▶ Excerpted text
# Changing notations for probability moments with subscripts

Suppose I have have two kinds of variables $X_{\alpha_j}, X_{\beta_k}$ in the form of Subscript[x,Subscript[α,j]] and Subscript[x,Subscript[β,k]]. These two variables are embedded in a long expression for which I want to replace their symbols. Assume that I have already applied Expand to such an expression so that the terms in question are nicely isolated.

Question: How can one write an association rule, that takes in Subscript[x,Subscript[α,j]] and Subscript[x,Subscript[β,k]], and replaces them such that it satisfies all three of the following at the same time:

(1) $X_{\alpha_j} \mapsto \mu_{\alpha_j}$ and $X_{\beta_k} \mapsto \mu_{\beta_k}$; so the result should have the form Subscript[μ,Subscript[α,j]] and Subscript[μ,Subscript[β,k]], respectively.

(2) $X_{\alpha_j} X_{\beta_k} \mapsto c_{\alpha_j, \beta_k} + \mu_{\alpha_j} \mu_{\beta_k}$ (and also the same map when the terms are commuted; so $X_{\beta_k} X_{\alpha_j}$ yields the same result; so the result (and its commuted form) should have the form Plus[Times[Subscript[μ,Subscript[α,j]],Subscript[μ,Subscript[β,k]]],Subscript[c,Subscript[α,j],Subscript[β,k]]]

(3) $X_{\alpha_j}^2 \mapsto \sigma_{\alpha_j}^2 + \mu_{\alpha_j}^2$ and $X_{\beta_k}^2 \mapsto \sigma_{\beta_k}^2 + \mu_{\beta_k}^2$; so the result should have the form Plus[Power[Subscript[μ,Subscript[α,j]],2],Power[Subscript[σ,Subscript[α,j]],2]], and Plus[Power[Subscript[μ,Subscript[β,k]],2],Power[Subscript[σ,Subscript[β,k]],2]], respectively.

Entries taken from a dataset:
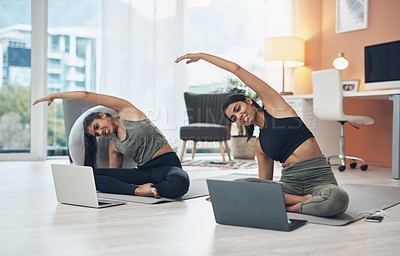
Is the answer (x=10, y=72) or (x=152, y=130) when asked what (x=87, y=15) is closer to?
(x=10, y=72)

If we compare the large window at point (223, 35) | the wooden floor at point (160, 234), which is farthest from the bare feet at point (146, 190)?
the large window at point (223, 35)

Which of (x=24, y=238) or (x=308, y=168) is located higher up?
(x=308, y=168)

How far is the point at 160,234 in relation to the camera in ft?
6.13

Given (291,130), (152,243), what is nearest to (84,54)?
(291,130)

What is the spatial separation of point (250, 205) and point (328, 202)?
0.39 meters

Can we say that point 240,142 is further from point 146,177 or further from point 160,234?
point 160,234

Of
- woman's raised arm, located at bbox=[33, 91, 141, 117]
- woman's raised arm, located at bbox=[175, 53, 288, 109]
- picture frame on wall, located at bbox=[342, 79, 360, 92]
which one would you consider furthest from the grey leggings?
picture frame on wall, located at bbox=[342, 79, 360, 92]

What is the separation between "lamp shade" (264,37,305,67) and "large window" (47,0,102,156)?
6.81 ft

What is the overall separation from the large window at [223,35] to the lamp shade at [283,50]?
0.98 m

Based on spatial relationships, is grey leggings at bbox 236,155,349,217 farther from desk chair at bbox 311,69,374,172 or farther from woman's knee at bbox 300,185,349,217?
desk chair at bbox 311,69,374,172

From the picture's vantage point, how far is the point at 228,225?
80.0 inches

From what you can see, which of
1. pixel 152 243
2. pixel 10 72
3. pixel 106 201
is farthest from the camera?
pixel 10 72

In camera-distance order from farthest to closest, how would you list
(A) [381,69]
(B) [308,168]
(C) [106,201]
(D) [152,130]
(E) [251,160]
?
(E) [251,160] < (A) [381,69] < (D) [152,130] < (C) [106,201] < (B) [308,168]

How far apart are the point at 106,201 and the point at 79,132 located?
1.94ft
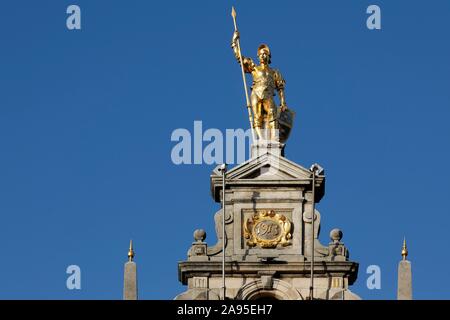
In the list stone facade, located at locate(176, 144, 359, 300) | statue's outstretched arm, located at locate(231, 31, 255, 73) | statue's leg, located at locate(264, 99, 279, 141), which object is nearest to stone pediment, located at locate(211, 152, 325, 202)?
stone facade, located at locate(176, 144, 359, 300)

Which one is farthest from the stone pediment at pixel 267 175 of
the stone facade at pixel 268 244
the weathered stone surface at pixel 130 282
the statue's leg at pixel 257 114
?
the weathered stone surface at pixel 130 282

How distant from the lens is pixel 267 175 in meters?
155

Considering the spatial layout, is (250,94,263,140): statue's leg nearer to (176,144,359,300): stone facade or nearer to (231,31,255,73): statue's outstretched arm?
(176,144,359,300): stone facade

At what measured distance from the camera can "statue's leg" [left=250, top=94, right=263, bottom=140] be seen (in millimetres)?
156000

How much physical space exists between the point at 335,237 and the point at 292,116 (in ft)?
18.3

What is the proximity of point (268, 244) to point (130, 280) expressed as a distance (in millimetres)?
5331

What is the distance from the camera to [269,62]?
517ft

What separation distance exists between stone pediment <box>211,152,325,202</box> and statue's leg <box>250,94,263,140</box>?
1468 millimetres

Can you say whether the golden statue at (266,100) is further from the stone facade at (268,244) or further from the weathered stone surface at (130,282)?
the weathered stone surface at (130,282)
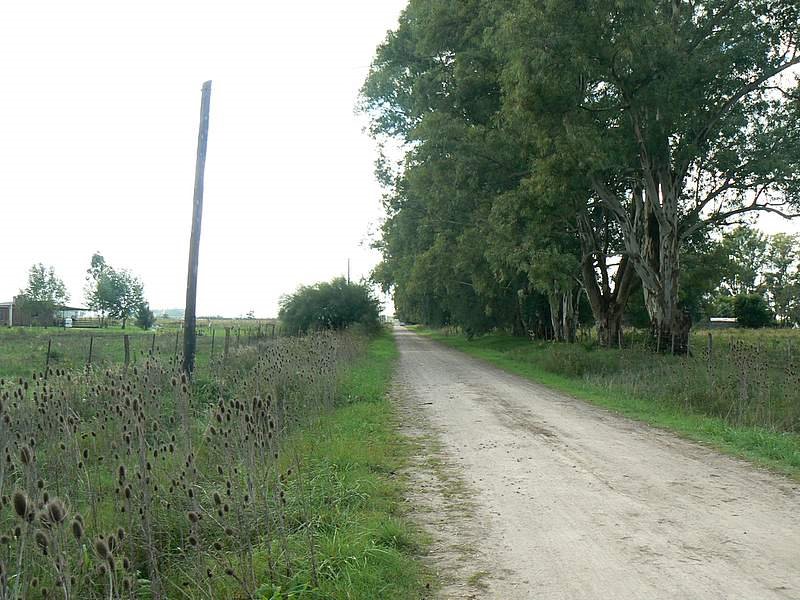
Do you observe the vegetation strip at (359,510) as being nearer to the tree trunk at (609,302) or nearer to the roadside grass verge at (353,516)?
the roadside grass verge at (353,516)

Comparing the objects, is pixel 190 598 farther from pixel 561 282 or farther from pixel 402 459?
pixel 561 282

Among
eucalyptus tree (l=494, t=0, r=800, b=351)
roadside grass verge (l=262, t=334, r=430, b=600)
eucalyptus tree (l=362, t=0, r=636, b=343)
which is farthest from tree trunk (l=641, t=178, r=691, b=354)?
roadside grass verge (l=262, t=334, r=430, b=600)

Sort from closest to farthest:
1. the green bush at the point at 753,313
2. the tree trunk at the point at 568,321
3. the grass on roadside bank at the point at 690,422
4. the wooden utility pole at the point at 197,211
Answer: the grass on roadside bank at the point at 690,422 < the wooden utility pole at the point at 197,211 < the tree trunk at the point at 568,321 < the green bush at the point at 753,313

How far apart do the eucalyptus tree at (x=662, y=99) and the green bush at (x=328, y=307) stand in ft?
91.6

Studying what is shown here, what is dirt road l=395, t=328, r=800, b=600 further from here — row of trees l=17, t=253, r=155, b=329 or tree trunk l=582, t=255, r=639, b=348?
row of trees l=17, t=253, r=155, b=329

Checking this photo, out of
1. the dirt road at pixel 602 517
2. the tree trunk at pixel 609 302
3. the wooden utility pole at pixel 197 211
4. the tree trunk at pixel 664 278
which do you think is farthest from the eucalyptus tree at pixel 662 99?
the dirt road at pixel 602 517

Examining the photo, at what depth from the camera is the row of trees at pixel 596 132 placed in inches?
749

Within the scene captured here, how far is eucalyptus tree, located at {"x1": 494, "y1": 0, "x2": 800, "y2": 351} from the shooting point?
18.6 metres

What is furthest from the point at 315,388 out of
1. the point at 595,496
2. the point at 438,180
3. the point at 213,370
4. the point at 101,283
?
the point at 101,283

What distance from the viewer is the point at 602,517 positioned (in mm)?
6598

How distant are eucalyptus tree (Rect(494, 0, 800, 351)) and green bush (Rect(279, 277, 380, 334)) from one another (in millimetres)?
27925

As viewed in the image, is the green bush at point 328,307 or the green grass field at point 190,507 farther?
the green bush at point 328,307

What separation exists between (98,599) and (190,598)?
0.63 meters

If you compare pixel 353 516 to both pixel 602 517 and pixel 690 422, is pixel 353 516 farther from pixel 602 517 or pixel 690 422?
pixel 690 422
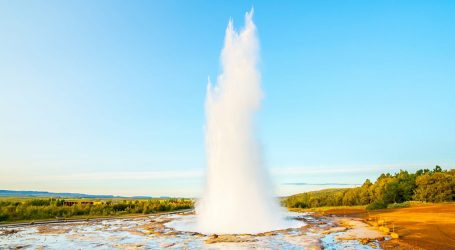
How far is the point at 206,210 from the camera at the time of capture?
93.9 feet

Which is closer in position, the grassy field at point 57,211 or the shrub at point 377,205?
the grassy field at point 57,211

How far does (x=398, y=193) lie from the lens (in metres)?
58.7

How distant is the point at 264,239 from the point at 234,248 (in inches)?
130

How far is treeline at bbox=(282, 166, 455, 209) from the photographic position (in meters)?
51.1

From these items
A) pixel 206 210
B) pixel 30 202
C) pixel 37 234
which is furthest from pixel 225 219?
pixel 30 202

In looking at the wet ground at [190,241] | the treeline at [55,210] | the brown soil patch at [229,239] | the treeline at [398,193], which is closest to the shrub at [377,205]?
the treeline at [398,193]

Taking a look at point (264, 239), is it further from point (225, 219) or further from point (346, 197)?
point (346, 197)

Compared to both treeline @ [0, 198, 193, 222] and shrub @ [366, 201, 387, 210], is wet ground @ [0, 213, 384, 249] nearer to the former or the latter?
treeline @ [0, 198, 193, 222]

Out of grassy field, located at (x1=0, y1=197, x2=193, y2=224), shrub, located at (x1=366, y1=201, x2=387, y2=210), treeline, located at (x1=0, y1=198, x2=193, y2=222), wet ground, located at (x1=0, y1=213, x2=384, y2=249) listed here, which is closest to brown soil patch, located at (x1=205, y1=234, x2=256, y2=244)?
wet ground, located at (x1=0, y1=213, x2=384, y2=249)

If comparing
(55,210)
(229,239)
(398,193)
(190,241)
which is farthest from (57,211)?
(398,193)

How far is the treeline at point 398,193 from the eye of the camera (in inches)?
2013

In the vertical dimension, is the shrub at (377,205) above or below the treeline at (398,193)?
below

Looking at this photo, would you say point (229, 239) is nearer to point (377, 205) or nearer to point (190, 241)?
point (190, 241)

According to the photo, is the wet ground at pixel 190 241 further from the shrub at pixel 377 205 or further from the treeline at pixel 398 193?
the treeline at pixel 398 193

▶ Requirements
[a] In the question about changing notations for probability moments, do these statements agree with the text? (i) Expand has already been applied to the expression. (ii) Reversing the order of the two factors in the product should give a different result. (iii) The square of $X_{\alpha_j}$ should map to $\sigma_{\alpha_j}^2$ alone. Answer yes or no for each, and quote the deciding words.
[b] Can you retype the part of the question about changing notations for probability moments that opens with the words containing "Suppose I have" and closes with "and Subscript[μ,Subscript[β,k]], respectively."?

▶ Answers for the exercise
[a]
(i) Yes: "Assume that I have already applied Expand to such an expression so that the terms in question are nicely isolated."
(ii) No: "so $X_{\beta_k} X_{\alpha_j}$ yields the same result"
(iii) No: "$X_{\alpha_j}^2 \mapsto \sigma_{\alpha_j}^2 + \mu_{\alpha_j}^2$"

[b]
Suppose I have have two kinds of variables $X_{\alpha_j}, X_{\beta_k}$ in the form of Subscript[x,Subscript[α,j]] and Subscript[x,Subscript[β,k]]. These two variables are embedded in a long expression for which I want to replace their symbols. Assume that I have already applied Expand to such an expression so that the terms in question are nicely isolated.

Question: How can one write an association rule, that takes in Subscript[x,Subscript[α,j]] and Subscript[x,Subscript[β,k]], and replaces them such that it satisfies all three of the following at the same time:

(1) $X_{\alpha_j} \mapsto \mu_{\alpha_j}$ and $X_{\beta_k} \mapsto \mu_{\beta_k}$; so the result should have the form Subscript[μ,Subscript[α,j]] and Subscript[μ,Subscript[β,k]], respectively.